Microarray Gene Expression Analysis
To further our understanding of skeletal muscle growth and development, we need to identify genes that play critical roles in the different stages of skeletal muscle growth and development. Pinpointing these genes has traditionally been done on a gene-by-gene basis (i.e., a single gene is identified as suggestive and studied independently). This systematic evaluation has several benefits: 1) experiments can be designed so that each gene can be thoroughly investigated, and 2) the idea that a single gene(s) controls an important trait is compelling. Furthermore, if a trait like muscle hypertrophy is regulated by a small subset of genes, it should be relatively easy to design strategies to manipulate these genes for medical and commercial use.

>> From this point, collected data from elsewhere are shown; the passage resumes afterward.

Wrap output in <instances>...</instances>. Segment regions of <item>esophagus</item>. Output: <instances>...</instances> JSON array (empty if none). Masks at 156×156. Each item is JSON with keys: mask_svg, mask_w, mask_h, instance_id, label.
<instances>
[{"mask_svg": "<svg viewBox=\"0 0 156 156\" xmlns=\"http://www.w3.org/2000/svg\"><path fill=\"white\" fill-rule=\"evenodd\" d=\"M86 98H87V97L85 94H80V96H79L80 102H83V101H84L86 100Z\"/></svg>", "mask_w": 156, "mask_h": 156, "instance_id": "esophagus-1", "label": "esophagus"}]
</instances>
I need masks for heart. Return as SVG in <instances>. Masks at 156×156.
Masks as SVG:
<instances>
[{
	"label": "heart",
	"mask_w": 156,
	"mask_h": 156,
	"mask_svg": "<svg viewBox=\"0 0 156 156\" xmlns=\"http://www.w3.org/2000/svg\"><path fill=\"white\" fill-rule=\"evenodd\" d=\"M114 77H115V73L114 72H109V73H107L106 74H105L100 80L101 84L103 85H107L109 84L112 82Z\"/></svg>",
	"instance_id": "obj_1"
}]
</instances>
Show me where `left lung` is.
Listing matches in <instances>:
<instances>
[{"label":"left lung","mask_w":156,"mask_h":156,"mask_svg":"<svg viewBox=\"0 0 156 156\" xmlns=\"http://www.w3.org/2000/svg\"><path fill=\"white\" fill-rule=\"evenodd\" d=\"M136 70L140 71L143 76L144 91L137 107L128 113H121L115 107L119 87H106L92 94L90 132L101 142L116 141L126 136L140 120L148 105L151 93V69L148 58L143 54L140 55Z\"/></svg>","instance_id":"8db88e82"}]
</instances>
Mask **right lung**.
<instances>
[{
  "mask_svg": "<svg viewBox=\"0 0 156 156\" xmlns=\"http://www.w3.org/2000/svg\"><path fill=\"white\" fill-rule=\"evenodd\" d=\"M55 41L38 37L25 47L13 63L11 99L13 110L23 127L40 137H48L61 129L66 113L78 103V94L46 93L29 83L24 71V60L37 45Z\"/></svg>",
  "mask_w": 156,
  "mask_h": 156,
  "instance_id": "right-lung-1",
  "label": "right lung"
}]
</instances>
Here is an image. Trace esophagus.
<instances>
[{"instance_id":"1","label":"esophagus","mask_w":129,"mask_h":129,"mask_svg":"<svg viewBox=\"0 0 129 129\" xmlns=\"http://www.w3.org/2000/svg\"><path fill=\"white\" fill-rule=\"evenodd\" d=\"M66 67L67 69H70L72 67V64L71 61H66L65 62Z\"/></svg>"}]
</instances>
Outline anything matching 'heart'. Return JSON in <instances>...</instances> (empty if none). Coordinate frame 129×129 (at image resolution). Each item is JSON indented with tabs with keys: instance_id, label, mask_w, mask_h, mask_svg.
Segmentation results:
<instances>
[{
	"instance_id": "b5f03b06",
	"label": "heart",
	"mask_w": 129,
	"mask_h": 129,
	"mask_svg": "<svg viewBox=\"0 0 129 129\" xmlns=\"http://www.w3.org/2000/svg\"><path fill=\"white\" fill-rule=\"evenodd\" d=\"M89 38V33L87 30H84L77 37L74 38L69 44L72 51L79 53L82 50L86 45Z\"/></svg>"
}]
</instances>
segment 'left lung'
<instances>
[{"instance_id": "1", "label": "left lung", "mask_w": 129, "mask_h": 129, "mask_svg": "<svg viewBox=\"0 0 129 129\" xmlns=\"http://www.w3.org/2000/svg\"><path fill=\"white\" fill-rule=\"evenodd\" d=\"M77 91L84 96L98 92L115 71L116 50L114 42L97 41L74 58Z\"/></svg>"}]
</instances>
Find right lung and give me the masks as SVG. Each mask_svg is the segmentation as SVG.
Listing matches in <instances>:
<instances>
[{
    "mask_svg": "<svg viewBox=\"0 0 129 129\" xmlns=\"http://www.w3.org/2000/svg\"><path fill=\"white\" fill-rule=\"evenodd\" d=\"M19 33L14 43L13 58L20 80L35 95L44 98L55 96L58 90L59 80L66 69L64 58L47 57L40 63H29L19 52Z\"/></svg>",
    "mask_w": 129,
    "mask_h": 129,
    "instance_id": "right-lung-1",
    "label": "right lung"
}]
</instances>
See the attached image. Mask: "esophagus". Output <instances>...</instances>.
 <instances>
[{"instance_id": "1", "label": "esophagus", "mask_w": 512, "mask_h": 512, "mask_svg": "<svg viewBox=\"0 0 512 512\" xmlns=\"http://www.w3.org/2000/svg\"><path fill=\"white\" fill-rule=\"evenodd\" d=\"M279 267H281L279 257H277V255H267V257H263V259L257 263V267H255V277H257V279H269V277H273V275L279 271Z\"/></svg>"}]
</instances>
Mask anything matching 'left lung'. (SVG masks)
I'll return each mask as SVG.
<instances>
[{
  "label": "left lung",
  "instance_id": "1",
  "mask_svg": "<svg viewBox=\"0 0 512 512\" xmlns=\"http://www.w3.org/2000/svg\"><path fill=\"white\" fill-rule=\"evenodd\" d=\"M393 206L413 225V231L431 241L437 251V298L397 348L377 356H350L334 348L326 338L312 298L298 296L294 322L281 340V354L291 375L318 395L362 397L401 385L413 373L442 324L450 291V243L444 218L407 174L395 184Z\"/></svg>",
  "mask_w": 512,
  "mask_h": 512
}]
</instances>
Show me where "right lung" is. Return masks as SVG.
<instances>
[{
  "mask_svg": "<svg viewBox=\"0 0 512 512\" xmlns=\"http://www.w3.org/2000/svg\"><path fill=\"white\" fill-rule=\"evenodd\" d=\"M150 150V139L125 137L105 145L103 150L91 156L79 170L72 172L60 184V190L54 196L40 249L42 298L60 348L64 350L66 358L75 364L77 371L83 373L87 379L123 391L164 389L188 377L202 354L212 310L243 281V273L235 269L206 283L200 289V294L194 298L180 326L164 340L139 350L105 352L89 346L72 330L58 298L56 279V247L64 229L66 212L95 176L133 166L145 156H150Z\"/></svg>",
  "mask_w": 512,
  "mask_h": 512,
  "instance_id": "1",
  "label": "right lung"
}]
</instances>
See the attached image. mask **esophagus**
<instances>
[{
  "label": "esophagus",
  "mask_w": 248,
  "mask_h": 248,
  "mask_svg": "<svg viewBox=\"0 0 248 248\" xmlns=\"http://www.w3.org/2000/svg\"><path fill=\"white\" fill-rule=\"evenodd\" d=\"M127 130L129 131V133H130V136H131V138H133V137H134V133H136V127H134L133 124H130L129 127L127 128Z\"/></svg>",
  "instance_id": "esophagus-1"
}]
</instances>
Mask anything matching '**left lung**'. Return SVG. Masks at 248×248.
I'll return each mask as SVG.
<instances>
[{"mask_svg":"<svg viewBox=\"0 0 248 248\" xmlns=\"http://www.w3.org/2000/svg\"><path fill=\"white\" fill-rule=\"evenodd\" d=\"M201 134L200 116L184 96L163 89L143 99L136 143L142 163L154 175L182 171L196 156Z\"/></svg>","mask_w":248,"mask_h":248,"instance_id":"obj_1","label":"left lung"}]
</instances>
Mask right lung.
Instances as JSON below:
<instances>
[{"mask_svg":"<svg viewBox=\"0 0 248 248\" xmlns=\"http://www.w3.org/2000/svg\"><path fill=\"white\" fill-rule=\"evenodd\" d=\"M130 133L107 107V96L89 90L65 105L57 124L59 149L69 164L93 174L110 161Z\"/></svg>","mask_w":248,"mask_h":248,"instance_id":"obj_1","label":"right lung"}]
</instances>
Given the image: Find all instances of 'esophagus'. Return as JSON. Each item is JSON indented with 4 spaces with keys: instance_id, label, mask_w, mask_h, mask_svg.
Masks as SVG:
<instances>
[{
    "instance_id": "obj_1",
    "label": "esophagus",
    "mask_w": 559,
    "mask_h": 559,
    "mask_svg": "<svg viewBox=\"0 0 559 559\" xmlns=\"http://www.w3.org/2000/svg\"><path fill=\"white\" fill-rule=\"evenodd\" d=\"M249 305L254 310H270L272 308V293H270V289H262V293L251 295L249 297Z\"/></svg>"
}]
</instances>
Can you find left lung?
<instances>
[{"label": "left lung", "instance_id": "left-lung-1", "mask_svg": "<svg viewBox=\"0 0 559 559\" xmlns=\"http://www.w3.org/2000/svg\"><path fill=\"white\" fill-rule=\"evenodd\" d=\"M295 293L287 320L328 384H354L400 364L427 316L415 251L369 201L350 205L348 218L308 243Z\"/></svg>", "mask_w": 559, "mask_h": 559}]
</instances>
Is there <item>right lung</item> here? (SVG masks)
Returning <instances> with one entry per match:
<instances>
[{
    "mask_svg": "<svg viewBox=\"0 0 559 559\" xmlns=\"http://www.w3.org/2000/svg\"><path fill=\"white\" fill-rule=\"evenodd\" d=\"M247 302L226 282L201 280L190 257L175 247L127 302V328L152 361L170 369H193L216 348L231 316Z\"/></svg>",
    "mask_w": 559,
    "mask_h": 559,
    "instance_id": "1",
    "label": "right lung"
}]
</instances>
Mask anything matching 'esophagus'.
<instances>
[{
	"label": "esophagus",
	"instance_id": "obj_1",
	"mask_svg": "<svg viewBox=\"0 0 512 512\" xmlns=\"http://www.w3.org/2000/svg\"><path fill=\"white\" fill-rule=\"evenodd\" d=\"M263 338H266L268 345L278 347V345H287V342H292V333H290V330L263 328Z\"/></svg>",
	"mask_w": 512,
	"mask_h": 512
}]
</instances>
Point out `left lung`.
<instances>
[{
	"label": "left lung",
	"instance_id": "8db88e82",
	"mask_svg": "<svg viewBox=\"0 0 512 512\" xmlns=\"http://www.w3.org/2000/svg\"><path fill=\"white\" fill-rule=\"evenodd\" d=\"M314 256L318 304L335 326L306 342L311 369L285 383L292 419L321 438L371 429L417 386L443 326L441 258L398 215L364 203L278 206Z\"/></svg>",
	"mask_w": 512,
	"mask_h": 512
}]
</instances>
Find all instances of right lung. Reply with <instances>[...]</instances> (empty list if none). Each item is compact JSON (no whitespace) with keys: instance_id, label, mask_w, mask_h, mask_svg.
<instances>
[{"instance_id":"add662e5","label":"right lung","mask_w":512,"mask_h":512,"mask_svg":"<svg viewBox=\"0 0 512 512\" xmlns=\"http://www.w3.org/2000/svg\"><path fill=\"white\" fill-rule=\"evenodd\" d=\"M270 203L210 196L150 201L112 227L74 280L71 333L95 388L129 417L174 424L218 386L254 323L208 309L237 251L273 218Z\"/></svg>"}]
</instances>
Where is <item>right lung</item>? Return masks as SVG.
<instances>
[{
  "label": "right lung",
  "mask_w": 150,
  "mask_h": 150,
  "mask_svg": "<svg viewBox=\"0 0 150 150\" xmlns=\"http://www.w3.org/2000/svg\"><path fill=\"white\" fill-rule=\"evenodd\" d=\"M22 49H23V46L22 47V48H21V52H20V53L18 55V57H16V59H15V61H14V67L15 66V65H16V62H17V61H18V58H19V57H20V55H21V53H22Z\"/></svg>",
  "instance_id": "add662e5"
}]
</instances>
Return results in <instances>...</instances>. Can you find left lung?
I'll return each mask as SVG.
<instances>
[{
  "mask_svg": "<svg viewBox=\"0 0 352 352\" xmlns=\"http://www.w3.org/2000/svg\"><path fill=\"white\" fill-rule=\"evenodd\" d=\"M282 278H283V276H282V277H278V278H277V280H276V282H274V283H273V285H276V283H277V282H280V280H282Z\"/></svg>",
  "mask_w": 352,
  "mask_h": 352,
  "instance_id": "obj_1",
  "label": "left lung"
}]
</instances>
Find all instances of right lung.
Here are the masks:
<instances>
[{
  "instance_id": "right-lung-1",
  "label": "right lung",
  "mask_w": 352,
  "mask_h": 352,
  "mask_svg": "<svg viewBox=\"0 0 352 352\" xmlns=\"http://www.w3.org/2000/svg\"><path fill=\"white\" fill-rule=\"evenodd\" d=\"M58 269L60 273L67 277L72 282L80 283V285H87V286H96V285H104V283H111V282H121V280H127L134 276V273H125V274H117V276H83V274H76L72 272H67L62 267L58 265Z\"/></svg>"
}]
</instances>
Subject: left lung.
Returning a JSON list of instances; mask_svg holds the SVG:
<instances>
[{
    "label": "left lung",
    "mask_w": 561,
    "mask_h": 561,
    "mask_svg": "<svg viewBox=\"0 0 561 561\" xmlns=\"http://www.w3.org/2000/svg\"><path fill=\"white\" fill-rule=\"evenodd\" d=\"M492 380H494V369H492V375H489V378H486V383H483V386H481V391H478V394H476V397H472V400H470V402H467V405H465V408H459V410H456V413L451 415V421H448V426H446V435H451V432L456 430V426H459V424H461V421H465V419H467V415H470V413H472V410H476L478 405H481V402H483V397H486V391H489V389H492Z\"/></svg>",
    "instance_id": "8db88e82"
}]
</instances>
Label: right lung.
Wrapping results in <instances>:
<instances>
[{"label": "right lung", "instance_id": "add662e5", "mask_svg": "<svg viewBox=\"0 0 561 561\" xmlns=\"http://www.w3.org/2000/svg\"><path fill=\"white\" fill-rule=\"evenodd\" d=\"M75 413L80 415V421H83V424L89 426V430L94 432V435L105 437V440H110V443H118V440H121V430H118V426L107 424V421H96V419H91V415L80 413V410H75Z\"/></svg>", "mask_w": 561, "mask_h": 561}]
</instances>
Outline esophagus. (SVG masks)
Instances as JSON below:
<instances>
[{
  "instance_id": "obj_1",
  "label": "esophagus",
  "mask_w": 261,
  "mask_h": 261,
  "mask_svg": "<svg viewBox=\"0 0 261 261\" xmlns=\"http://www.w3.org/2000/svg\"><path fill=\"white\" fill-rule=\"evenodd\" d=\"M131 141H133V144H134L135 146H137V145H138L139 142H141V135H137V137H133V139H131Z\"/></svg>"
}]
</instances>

Until recently, scientists were constrained by a lack of technology allowing analysis of global changes in messenger RNA (mRNA) levels. Today, advances in gene transcript profiling techniques, such as microarray and similar technologies, allow for genome-wide or tissue-specific examination of global changes in gene transcription in response to an experimental stimulus (Figure 1
). The promise of these new technologies lies in their potential to tie specific changes in gene expression to a phenotype of interest. It is beyond the scope of this review to discuss issues related to the way microarray experiments are conducted, or to discuss the different platforms utilized. For those discussions, we would direct you to a number of recent articles (Strausberg and Austin, 1999
; Hedge et al., 2000; Brazma et al., 2001
). For those readers interested in the fundamental differences in different gene expression profiling arrays, such as macroarray vs microarray and cDNA spotted vs oligonucleotide array, we would direct you to Freeman et al. (2000)
. Furthermore, it is beyond the scope of this discussion to evaluate different approaches to the statistical analysis of microarray experiments (see Wolfinger et al., 2001
; Kerr and Churchill, 2001a
,b
). However, by no means are these lists complete, as this field is quickly evolving. It is also important to note that microarrays are not the only high-throughput gene expression profiling system. Other systems, such as serial analysis of gene expression (Velculescu et al., 1995
), subtractive hybridization, CuraGen GeneCalling (New Haven, CT), or Lynx Therapeutics Megasort (Hayward, CA) are also used. However, to date, microarray technology has been utilized to the greatest extent.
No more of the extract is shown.